## OBJECTIVE
In the Sam Nujoma tribute below, rewrite the passage that begins at "His recollection endures." and ends after "last fifty years.", swapping "legacy" for "heritage".

## PASSAGE GIVEN
▶
Namibian President Samuel Daniel Shafiishuna (Sam) Nujoma
(12 May 1929 – 8 February 2025)
By: Dr (Amb) Riaan Eksteen (South Africa’s first Ambassador to Namibia, 1990-1992):
President Sam Nujoma was a part of my Namibian frame of reference for forty-four years.
I first saw him in 1976 when I went to the Security Council to hear him speak. He was intricately related to several subsequent events that solved the Namibian Independence process.
During my tenure as SA’s ambassador in Windhoek from 1990 to 1992, he was consistently polite and engaging in our conversations. When we later met, we had wonderful conversations. There was always something to be happy about and feel sentimental over.
His recollection endures. He left behind an incredibly broad legacy that spans many decades. His leadership at this time has received so much praise across the nation that it will inspire future generations to never give up on pursuing their goals. If he is not sufficiently recognised for his contributions in many sectors, there will not be a fair and balanced understanding of its history over the last fifty years.
◀
## LISTING
▶
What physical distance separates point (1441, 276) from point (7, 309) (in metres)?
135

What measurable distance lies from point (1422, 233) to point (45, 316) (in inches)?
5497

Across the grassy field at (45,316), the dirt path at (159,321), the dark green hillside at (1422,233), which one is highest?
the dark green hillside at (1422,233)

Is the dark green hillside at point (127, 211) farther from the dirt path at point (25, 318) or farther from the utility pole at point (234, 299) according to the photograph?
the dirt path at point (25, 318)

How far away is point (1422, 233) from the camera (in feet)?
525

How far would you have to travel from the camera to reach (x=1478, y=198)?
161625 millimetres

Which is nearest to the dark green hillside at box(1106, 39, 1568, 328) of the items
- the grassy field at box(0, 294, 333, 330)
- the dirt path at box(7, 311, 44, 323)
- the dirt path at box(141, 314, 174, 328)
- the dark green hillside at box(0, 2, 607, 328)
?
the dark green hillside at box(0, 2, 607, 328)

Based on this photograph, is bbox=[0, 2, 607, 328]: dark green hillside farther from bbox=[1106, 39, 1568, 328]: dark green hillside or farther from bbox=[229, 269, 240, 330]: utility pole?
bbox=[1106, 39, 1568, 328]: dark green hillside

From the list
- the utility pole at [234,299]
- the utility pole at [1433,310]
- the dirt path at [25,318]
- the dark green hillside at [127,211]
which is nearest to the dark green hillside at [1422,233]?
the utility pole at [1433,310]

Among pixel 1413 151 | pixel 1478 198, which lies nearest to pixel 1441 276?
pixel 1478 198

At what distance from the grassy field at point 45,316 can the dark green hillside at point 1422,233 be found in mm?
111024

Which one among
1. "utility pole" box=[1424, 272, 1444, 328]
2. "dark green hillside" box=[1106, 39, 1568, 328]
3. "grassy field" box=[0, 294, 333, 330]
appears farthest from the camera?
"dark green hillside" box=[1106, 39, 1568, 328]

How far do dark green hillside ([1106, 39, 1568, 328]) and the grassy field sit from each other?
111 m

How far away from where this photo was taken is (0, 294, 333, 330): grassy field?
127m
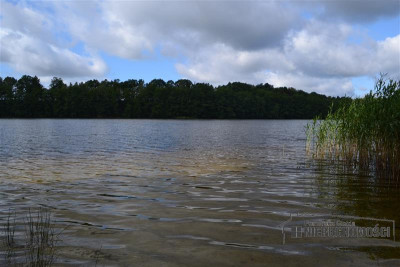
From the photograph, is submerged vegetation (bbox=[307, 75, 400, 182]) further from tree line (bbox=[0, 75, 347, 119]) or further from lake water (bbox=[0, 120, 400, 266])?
tree line (bbox=[0, 75, 347, 119])

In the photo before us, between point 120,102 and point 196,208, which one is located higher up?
point 120,102

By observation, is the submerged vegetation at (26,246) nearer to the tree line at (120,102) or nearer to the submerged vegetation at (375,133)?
the submerged vegetation at (375,133)

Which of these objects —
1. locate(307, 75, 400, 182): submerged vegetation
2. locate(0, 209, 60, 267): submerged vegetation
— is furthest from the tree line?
locate(0, 209, 60, 267): submerged vegetation

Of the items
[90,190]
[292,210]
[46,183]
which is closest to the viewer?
[292,210]

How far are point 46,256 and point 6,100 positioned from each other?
493 ft

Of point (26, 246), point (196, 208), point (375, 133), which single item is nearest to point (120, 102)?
point (375, 133)

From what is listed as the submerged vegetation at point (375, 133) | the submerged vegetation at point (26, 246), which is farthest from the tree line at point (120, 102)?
the submerged vegetation at point (26, 246)

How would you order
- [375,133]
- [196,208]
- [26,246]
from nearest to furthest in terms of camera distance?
[26,246] < [196,208] < [375,133]

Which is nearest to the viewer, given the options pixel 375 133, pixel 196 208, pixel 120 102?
pixel 196 208

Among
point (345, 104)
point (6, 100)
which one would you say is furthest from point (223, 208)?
point (6, 100)

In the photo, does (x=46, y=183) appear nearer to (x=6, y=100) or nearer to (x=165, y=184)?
(x=165, y=184)

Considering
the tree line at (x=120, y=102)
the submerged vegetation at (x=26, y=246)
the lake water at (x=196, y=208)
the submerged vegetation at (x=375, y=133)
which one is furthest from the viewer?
the tree line at (x=120, y=102)

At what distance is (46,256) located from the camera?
507 centimetres

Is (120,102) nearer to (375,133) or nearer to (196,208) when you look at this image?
(375,133)
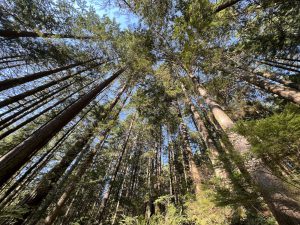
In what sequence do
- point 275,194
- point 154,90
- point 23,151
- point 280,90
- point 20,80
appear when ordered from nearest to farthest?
point 275,194 → point 23,151 → point 20,80 → point 280,90 → point 154,90

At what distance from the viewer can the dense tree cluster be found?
13.3 ft

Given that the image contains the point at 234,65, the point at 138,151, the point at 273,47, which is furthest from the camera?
the point at 138,151

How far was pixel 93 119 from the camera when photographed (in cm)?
1162

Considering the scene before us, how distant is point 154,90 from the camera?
14344 mm

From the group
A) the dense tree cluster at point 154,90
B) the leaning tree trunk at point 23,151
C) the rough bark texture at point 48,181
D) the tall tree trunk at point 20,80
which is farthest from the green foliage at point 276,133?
the rough bark texture at point 48,181

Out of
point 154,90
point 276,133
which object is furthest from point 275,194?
point 154,90

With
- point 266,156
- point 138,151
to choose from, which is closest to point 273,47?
point 266,156

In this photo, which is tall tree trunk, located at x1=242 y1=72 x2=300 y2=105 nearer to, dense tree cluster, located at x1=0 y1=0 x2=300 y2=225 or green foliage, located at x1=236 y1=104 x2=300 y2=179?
dense tree cluster, located at x1=0 y1=0 x2=300 y2=225

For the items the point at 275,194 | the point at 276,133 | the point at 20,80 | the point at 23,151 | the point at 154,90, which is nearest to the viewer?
the point at 276,133

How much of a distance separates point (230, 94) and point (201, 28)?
627cm

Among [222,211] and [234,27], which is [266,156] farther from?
[234,27]

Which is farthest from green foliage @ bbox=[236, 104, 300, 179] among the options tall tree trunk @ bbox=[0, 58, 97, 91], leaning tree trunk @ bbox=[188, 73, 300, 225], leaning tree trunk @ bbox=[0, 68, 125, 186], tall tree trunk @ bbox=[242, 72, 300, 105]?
tall tree trunk @ bbox=[0, 58, 97, 91]

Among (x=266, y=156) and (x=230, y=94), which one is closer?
(x=266, y=156)

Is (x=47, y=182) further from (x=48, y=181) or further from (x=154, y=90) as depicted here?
(x=154, y=90)
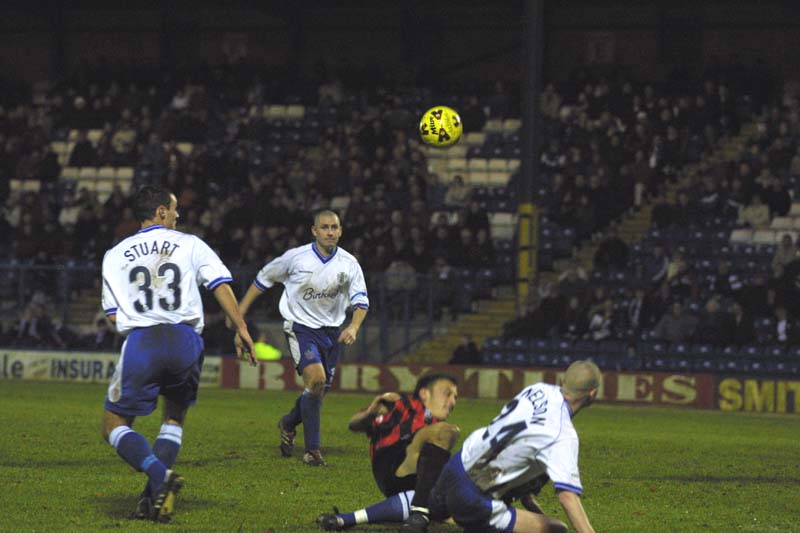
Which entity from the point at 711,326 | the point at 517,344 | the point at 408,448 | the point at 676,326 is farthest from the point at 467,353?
the point at 408,448

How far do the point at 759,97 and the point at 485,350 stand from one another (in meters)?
10.6

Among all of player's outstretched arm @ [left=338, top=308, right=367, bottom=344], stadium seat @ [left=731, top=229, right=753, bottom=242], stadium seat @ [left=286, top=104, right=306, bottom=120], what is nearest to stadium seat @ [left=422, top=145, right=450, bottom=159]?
stadium seat @ [left=286, top=104, right=306, bottom=120]

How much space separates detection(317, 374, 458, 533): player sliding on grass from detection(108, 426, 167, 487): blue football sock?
1060 millimetres

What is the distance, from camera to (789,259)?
24.5m

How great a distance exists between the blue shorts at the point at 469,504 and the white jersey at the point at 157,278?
86.7 inches

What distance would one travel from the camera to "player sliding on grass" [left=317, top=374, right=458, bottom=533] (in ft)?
27.1

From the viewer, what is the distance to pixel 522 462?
24.7 ft

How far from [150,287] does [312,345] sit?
148 inches

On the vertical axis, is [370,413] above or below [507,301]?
above

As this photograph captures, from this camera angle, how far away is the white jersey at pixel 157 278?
8961 mm

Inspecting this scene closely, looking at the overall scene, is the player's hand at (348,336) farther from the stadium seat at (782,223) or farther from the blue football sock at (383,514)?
the stadium seat at (782,223)

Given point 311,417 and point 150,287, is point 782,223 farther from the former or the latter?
point 150,287

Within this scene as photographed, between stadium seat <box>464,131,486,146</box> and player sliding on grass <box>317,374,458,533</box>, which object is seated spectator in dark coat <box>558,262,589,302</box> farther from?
player sliding on grass <box>317,374,458,533</box>

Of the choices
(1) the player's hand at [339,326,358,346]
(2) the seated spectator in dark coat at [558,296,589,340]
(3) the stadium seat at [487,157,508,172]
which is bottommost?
(2) the seated spectator in dark coat at [558,296,589,340]
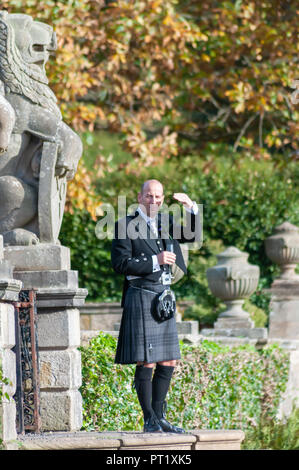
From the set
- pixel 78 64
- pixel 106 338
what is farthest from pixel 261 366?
pixel 78 64

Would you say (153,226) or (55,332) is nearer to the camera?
(153,226)

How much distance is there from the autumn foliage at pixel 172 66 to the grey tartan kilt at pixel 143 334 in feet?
21.1

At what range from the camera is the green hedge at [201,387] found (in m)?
7.94

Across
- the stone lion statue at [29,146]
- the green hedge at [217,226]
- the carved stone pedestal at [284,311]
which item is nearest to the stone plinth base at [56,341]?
the stone lion statue at [29,146]

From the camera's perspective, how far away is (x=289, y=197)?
15883 mm

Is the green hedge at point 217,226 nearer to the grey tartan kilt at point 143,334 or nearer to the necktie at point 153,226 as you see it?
the necktie at point 153,226

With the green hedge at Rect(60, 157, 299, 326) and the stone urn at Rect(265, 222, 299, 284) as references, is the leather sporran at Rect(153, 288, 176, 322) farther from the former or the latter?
the green hedge at Rect(60, 157, 299, 326)

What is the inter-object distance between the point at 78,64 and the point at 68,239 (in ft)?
10.5

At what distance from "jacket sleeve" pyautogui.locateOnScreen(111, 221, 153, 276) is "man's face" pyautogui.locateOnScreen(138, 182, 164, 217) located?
0.70ft

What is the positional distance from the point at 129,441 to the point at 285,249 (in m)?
7.85

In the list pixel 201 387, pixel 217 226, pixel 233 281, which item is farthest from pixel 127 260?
pixel 217 226

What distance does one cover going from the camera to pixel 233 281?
40.8 feet

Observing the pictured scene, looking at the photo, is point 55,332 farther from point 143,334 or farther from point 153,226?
point 153,226
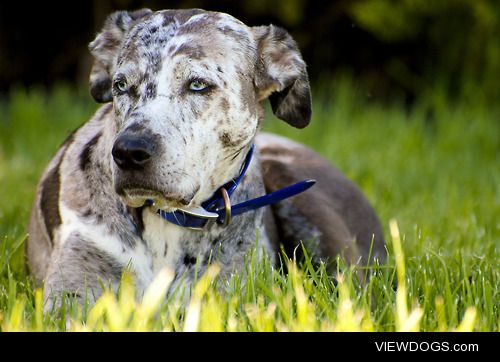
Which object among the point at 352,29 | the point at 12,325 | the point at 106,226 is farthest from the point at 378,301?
the point at 352,29

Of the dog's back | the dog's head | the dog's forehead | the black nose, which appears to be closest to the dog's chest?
the dog's head

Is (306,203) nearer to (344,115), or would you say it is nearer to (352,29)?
(344,115)

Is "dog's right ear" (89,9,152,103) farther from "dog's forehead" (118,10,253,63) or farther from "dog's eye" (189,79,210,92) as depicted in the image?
"dog's eye" (189,79,210,92)

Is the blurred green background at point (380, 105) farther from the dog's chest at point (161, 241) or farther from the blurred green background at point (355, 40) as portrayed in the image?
the dog's chest at point (161, 241)

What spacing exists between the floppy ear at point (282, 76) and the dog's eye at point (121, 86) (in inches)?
Result: 22.5

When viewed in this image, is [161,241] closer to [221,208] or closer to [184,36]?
[221,208]

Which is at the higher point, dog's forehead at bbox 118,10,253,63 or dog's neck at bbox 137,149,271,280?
dog's forehead at bbox 118,10,253,63

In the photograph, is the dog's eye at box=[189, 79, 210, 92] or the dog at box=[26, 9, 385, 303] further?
the dog's eye at box=[189, 79, 210, 92]

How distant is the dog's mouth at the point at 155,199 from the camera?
9.54 ft

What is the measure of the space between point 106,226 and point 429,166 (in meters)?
3.71

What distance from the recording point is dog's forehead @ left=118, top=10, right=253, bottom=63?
3135 millimetres

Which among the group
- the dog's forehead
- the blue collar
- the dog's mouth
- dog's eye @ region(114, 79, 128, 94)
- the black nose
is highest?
◀
## SOLUTION FOR THIS EXERCISE
His recollection endures. He left behind an incredibly broad heritage that spans many decades. His leadership at this time has received so much praise across the nation that it will inspire future generations to never give up on pursuing their goals. If he is not sufficiently recognised for his contributions in many sectors, there will not be a fair and balanced understanding of its history over the last fifty years.